SU TAREA: Enumere, en el orden en que aparecen, todas las referencias bíblicas con libro, capítulo y versículo que figuran en el texto sobre la sal y la luz.

TEXTO DE LA PÁGINA:

(Mateo 5,13-16) La tradición bíblica nos dice quién es Dios en Éxodo 3,14: “Yo soy el que soy (está)” (ehyeh asher ehyeh). El texto de Mateo, por su parte, comienza afirmando “Ustedes son”. Es decir, nos encontramos ante un texto cuyo contenido crea identidad y sentido. Fiel a su estilo, Jesús no define algo o alguien con conceptos, mas bien usa analogías y parábolas, aquellas que nos hacen salir de nuestros esquemas, que nos “lanzan más allá” y nos invitan a releer nuestras vidas desde lo sencillo.
“Sal de la tierra”. Sal y tierra. Un qué y un dónde. Dar sabor a “todas las cosas creadas” es dar sabor a nuestras vidas también; Es sentir para dar sentido, es saborear el aire del maestro, del amigo, del compañero/a. Y no sólo es saborear sino dar sabor, para que sal y tierras se conserven. Lo contrario es hacer insípida nuestra vida y la de los demás, dejar malograr en nosotros lo que fue hecho para compartir y hacer vivir.
“Luz del mundo” Luz y mundo. Otro qué y dónde. Un mundo que de inmediato se hace ciudad y monte. La luz ilumina hasta el rincón más difícil si la dejamos iluminar. Debajo de la mesa, la lámpara se apaga, hace daño, crea oscuridad lo que ha sido hecho para dar luz. Somos lámparas cuando aceptamos ser portadores de luz y sabemos dónde estar, ni con falsas modestias, ni con crecidos orgullos, sino en el justo lugar de criaturas que recibe para dar.
Con la sal se saborea y con la luz se contempla. Sal y luz producen sus efectos naturalmente, sin forzar ni obligar. Además, por el orden con que aparecen estas representaciones, podemos decir que la condición para ser luz es ser sal, pues sin sabor no se contempla, y lo no contemplado vuelve gris la vida (cf Mateo 6, 21). Es lo que le sucedió al pueblo de Israel en el desierto, que cansados por ahogarse en la desesperanza, corrían el riesgo de no saborear el “maná que viene de lo alto” (Éxodo 16,15).

MATERIAL DE DATOS:
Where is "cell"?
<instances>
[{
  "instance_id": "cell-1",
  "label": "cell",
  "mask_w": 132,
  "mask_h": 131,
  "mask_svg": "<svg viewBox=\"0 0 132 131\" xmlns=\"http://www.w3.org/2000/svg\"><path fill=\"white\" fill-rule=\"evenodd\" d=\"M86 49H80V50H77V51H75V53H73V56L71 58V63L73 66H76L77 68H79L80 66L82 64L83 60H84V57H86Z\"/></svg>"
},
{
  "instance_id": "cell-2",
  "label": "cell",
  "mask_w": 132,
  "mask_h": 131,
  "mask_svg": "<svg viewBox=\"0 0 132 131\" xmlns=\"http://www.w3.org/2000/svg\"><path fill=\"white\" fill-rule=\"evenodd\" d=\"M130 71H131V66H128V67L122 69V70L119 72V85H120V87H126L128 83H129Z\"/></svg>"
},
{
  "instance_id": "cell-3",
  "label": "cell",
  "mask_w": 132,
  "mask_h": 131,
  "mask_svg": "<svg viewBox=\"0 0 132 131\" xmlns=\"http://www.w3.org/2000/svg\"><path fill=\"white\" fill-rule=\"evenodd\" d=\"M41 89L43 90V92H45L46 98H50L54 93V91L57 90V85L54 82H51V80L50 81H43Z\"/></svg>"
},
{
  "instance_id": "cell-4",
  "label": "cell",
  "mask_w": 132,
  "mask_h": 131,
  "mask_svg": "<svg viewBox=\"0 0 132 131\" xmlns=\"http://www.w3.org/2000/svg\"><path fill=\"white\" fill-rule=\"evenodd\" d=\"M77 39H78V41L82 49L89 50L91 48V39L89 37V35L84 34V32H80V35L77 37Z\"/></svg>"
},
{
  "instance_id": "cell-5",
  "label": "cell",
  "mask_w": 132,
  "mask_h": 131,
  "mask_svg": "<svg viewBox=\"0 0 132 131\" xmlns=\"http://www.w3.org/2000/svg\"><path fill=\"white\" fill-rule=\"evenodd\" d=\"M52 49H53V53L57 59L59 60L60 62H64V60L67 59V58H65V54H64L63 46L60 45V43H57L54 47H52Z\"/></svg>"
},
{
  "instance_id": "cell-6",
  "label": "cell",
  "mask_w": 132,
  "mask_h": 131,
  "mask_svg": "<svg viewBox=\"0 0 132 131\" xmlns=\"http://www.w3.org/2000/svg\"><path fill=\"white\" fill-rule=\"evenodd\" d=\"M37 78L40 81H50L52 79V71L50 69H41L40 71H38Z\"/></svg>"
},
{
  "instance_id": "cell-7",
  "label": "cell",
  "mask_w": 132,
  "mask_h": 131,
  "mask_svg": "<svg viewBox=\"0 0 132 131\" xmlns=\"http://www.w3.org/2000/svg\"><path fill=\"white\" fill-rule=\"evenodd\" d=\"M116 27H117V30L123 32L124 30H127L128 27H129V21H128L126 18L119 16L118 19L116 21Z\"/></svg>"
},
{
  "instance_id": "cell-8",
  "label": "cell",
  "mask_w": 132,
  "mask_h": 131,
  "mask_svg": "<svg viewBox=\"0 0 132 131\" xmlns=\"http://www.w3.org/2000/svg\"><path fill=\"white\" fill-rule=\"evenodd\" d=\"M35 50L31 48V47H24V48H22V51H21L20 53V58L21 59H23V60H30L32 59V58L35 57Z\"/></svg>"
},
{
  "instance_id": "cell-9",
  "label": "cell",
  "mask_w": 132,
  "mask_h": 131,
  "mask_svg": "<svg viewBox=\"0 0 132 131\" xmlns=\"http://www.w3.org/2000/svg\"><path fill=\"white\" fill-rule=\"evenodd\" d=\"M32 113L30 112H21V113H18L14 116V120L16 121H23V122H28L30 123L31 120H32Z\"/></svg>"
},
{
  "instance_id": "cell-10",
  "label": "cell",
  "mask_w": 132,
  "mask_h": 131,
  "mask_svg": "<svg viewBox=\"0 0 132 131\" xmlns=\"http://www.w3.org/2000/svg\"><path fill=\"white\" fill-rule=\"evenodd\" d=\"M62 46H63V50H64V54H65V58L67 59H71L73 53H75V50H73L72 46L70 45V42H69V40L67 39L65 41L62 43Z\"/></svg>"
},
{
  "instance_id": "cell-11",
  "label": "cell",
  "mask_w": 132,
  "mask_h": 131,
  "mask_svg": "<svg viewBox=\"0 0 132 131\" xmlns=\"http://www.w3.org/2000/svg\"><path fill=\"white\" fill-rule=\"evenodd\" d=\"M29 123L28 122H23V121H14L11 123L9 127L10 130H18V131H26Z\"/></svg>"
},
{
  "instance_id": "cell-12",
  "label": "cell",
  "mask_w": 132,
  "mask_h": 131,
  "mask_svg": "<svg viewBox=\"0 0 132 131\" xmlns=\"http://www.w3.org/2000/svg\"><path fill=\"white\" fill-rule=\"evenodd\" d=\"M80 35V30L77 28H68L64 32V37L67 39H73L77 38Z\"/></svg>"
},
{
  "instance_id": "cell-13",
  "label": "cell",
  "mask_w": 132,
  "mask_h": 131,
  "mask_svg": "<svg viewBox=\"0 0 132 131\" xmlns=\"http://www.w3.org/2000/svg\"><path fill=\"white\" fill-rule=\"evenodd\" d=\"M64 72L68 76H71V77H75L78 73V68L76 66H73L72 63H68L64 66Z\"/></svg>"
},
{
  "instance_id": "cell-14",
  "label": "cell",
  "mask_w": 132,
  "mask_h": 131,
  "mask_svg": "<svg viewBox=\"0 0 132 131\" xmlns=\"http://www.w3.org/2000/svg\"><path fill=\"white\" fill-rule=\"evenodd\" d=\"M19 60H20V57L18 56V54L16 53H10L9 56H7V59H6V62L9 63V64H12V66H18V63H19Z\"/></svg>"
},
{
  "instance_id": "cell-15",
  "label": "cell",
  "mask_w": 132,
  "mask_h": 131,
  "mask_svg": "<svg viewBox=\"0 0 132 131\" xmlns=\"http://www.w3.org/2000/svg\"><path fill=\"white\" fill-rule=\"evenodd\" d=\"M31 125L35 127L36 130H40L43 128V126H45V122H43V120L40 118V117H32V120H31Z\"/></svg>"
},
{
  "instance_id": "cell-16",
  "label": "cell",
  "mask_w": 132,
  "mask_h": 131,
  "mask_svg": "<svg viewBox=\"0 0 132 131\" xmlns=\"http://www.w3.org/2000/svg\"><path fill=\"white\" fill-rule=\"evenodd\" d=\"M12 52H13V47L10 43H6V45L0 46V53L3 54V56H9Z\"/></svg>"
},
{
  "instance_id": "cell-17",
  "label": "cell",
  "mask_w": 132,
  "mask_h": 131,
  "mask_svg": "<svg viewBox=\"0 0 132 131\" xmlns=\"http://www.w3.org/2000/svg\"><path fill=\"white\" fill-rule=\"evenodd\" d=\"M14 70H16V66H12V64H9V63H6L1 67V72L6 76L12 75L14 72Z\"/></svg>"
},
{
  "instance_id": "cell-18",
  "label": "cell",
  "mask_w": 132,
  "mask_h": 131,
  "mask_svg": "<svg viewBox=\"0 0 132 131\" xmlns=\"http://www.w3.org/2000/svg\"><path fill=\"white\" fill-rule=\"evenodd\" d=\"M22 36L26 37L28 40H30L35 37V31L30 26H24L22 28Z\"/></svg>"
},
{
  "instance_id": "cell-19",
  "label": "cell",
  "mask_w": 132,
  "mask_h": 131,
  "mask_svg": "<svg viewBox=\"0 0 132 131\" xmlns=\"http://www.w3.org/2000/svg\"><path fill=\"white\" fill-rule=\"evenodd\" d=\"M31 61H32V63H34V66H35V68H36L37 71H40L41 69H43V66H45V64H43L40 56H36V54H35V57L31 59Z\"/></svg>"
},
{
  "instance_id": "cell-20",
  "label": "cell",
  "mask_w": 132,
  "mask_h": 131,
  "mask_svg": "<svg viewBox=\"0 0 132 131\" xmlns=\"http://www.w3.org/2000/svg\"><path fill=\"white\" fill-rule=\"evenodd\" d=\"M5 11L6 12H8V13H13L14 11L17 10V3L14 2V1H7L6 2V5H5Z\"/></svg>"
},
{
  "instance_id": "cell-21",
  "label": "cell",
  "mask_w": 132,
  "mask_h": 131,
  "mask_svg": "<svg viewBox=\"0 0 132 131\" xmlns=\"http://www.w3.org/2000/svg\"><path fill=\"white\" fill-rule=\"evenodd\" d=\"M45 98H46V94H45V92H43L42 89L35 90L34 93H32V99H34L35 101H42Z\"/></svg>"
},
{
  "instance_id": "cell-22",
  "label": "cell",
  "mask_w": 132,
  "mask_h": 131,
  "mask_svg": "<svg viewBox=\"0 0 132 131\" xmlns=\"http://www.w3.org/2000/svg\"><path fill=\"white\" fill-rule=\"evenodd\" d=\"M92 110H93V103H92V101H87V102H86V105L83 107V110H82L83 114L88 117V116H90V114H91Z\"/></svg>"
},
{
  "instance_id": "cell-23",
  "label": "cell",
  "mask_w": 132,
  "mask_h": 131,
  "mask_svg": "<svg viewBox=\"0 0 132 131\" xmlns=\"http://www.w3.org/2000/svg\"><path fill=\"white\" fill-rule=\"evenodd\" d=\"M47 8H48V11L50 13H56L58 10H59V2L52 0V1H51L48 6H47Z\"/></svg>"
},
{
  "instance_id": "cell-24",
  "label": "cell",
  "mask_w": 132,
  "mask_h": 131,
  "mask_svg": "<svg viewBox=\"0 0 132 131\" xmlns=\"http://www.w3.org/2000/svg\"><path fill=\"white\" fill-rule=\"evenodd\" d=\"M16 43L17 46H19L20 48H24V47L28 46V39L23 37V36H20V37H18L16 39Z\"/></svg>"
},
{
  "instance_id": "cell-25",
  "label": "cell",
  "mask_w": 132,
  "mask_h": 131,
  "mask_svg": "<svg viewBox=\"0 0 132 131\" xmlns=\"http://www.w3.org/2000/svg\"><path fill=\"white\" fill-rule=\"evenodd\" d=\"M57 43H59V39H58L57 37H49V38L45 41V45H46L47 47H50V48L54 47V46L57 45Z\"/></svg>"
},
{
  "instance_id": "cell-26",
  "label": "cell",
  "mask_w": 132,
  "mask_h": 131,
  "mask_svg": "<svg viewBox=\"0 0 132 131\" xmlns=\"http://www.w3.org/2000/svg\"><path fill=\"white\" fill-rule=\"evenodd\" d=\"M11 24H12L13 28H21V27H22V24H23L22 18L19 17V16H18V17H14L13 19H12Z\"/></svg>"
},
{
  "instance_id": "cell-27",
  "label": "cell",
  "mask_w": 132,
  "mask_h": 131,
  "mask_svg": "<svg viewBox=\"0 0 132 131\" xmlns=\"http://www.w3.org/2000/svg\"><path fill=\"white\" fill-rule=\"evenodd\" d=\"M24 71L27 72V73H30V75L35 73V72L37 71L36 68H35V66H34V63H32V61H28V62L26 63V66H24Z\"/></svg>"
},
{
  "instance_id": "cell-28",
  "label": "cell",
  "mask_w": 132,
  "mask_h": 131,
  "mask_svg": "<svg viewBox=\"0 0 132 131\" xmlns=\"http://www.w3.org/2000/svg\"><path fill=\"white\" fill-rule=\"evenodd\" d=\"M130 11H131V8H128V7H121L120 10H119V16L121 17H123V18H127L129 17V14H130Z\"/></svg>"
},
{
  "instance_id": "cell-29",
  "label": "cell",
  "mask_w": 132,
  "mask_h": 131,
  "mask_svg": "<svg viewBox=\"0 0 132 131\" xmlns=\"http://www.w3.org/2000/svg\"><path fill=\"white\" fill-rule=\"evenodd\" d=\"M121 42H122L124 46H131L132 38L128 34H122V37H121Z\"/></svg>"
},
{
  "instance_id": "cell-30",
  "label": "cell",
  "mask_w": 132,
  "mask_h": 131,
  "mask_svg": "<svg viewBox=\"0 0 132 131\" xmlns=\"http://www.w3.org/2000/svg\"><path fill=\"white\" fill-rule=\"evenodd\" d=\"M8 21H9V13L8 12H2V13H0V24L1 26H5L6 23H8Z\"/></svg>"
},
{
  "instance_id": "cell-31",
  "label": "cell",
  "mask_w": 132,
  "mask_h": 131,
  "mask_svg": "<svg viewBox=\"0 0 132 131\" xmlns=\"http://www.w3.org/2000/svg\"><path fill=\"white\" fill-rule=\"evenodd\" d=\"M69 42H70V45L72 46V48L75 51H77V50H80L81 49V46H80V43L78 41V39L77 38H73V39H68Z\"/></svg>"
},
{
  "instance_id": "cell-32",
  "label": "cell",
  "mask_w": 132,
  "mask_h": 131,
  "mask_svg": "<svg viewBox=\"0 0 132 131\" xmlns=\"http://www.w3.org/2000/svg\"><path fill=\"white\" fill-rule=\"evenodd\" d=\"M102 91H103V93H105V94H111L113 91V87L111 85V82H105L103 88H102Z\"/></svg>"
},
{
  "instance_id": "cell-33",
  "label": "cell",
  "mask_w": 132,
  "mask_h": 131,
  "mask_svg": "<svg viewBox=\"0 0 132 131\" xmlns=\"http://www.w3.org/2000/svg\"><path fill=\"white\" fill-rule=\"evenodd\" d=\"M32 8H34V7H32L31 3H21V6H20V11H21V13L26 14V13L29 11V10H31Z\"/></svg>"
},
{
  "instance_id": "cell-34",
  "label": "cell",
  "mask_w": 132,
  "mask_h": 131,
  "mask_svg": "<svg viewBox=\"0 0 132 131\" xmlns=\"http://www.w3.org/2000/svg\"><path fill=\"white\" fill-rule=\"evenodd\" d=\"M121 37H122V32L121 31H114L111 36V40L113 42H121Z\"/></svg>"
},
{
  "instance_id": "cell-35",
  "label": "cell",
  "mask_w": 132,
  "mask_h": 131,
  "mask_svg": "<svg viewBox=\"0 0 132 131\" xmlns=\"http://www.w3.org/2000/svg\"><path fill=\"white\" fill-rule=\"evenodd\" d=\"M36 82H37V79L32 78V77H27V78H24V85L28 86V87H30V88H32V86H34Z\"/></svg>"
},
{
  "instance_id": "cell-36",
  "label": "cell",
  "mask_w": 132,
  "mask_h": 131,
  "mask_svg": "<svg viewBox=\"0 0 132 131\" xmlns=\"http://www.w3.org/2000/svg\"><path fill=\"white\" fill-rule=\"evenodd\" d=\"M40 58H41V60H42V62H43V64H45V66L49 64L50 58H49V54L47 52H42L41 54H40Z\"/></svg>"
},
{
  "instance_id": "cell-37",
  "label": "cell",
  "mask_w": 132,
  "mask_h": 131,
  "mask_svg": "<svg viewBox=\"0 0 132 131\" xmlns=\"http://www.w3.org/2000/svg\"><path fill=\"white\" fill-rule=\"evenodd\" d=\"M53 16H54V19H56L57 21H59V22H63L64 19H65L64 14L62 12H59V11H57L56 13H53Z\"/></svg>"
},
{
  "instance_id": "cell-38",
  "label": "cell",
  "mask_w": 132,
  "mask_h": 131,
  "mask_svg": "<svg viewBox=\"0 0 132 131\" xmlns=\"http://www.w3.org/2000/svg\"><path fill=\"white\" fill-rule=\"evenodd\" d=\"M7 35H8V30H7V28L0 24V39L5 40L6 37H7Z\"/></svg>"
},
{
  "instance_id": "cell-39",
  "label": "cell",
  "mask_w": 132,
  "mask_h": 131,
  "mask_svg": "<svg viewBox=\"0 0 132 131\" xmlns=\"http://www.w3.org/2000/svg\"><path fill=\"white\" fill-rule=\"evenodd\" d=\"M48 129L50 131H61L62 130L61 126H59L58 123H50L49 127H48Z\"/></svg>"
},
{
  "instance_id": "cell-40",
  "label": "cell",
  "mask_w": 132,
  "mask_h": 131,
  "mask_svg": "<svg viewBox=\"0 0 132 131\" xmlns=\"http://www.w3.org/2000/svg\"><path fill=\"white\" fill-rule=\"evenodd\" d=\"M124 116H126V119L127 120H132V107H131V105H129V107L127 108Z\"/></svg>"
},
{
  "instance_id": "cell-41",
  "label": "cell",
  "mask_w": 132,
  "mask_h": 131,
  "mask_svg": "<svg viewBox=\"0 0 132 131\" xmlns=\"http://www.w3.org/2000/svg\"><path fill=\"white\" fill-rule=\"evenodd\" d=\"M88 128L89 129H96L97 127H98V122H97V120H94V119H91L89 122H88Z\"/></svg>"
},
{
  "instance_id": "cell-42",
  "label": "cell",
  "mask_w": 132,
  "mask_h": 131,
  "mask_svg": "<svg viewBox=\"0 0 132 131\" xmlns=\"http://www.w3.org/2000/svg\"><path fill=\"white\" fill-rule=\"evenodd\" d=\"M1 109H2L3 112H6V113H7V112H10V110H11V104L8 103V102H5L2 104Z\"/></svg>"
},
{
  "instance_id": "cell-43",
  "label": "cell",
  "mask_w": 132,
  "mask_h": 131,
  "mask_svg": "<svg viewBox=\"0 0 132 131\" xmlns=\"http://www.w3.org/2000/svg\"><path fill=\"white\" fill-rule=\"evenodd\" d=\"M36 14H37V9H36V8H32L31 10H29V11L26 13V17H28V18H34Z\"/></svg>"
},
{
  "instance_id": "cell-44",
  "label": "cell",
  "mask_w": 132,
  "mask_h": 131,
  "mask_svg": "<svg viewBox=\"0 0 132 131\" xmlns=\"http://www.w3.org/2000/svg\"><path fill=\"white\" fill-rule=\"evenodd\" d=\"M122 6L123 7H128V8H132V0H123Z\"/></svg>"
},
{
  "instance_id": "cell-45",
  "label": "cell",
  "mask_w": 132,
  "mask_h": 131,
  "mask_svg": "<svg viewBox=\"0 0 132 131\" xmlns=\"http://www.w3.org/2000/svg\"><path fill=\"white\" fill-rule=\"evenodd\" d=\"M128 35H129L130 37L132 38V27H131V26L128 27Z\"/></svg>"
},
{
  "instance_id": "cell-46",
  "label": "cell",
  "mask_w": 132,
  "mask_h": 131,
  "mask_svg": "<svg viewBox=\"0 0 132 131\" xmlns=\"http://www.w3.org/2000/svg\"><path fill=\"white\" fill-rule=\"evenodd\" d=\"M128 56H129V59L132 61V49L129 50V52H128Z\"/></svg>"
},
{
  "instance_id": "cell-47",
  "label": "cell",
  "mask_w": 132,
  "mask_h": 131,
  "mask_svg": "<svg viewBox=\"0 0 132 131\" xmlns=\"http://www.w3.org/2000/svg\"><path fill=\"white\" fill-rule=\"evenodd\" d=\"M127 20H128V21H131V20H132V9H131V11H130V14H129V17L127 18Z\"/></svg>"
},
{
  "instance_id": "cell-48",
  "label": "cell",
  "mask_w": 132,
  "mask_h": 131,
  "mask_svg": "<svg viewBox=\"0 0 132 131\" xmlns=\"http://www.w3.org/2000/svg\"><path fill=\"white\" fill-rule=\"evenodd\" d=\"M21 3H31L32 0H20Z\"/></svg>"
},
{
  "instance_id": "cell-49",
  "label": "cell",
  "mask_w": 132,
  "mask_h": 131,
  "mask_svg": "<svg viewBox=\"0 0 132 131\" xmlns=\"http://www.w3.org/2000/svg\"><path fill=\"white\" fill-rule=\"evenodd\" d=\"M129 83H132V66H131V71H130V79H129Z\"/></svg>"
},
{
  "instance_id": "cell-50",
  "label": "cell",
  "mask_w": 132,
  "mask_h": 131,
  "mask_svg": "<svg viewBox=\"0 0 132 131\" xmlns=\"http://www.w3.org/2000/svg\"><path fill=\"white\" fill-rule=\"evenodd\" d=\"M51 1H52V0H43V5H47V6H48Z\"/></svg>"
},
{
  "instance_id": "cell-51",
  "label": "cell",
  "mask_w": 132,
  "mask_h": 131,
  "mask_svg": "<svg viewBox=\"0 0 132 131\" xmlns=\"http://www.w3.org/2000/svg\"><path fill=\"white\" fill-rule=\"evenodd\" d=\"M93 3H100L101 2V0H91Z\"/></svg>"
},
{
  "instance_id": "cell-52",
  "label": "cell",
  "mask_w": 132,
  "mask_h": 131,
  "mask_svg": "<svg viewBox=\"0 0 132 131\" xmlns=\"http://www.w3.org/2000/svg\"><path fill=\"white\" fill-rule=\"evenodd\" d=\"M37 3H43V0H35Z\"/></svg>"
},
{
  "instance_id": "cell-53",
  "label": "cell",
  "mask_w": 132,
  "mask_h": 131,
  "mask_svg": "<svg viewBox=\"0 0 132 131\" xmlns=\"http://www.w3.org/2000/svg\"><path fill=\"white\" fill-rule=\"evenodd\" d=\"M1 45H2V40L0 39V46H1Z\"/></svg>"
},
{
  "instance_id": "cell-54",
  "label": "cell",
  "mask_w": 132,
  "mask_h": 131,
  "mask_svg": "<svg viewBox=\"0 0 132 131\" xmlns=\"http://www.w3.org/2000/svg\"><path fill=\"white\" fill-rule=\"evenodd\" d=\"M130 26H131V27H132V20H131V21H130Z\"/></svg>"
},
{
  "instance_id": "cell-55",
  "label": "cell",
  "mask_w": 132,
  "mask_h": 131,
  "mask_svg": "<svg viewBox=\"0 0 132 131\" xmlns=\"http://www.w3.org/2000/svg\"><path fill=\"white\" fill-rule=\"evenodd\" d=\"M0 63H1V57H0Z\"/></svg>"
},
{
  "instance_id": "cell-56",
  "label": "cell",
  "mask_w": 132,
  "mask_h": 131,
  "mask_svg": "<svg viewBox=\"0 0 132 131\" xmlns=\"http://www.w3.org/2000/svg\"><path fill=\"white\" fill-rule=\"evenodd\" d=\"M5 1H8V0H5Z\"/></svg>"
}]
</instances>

RESULTADO OBTENIDO:
- Mateo 5,13-16
- Éxodo 3,14
- Mateo 6, 21
- Éxodo 16,15